EXERCISE INSTRUCTIONS: Copy the records below exactly as they are written.

(Collected data entries)

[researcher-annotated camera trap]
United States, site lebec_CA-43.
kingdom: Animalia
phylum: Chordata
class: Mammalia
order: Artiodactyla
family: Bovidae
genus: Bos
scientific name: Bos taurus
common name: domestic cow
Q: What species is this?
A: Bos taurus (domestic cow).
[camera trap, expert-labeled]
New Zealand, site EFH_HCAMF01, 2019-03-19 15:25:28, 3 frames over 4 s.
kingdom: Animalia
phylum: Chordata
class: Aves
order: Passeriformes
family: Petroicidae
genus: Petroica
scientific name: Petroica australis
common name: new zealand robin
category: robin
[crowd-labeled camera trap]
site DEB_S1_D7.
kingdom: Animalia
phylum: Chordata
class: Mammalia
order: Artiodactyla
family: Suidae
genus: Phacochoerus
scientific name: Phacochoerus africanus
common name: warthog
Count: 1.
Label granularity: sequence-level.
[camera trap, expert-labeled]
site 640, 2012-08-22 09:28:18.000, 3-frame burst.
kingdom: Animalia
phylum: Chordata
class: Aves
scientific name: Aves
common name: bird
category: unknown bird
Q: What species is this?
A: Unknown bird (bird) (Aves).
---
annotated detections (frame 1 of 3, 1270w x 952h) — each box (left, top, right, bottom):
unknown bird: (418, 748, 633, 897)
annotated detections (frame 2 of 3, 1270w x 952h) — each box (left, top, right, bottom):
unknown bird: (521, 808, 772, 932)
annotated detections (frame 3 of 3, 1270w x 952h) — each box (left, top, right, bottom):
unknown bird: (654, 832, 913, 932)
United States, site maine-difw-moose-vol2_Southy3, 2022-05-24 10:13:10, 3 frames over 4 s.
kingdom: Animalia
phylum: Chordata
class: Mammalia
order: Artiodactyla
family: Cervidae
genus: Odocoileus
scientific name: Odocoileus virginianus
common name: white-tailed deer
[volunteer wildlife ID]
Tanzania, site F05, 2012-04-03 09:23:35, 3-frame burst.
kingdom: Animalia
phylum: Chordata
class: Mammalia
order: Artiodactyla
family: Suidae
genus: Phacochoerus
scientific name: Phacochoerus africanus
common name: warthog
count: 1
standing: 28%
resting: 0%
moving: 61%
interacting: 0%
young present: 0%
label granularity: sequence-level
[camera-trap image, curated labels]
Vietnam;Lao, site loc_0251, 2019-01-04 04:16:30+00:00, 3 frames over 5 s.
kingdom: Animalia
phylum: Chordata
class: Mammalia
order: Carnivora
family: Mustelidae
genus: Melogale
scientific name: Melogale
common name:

COMPLETED TASK:
[researcher-annotated camera trap]
United States, site lebec_CA-43.
kingdom: Animalia
phylum: Chordata
class: Mammalia
order: Artiodactyla
family: Bovidae
genus: Bos
scientific name: Bos taurus
common name: domestic cow
Q: What species is this?
A: Bos taurus (domestic cow).
[camera trap, expert-labeled]
New Zealand, site EFH_HCAMF01, 2019-03-19 15:25:28, 3 frames over 4 s.
kingdom: Animalia
phylum: Chordata
class: Aves
order: Passeriformes
family: Petroicidae
genus: Petroica
scientific name: Petroica australis
common name: new zealand robin
category: robin
[crowd-labeled camera trap]
site DEB_S1_D7.
kingdom: Animalia
phylum: Chordata
class: Mammalia
order: Artiodactyla
family: Suidae
genus: Phacochoerus
scientific name: Phacochoerus africanus
common name: warthog
Count: 1.
Label granularity: sequence-level.
[camera trap, expert-labeled]
site 640, 2012-08-22 09:28:18.000, 3-frame burst.
kingdom: Animalia
phylum: Chordata
class: Aves
scientific name: Aves
common name: bird
category: unknown bird
Q: What species is this?
A: Unknown bird (bird) (Aves).
---
annotated detections (frame 1 of 3, 1270w x 952h) — each box (left, top, right, bottom):
unknown bird: (418, 748, 633, 897)
annotated detections (frame 2 of 3, 1270w x 952h) — each box (left, top, right, bottom):
unknown bird: (521, 808, 772, 932)
annotated detections (frame 3 of 3, 1270w x 952h) — each box (left, top, right, bottom):
unknown bird: (654, 832, 913, 932)
United States, site maine-difw-moose-vol2_Southy3, 2022-05-24 10:13:10, 3 frames over 4 s.
kingdom: Animalia
phylum: Chordata
class: Mammalia
order: Artiodactyla
family: Cervidae
genus: Odocoileus
scientific name: Odocoileus virginianus
common name: white-tailed deer
[volunteer wildlife ID]
Tanzania, site F05, 2012-04-03 09:23:35, 3-frame burst.
kingdom: Animalia
phylum: Chordata
class: Mammalia
order: Artiodactyla
family: Suidae
genus: Phacochoerus
scientific name: Phacochoerus africanus
common name: warthog
count: 1
standing: 28%
resting: 0%
moving: 61%
interacting: 0%
young present: 0%
label granularity: sequence-level
[camera-trap image, curated labels]
Vietnam;Lao, site loc_0251, 2019-01-04 04:16:30+00:00, 3 frames over 5 s.
kingdom: Animalia
phylum: Chordata
class: Mammalia
order: Carnivora
family: Mustelidae
genus: Melogale
scientific name: Melogale
common name:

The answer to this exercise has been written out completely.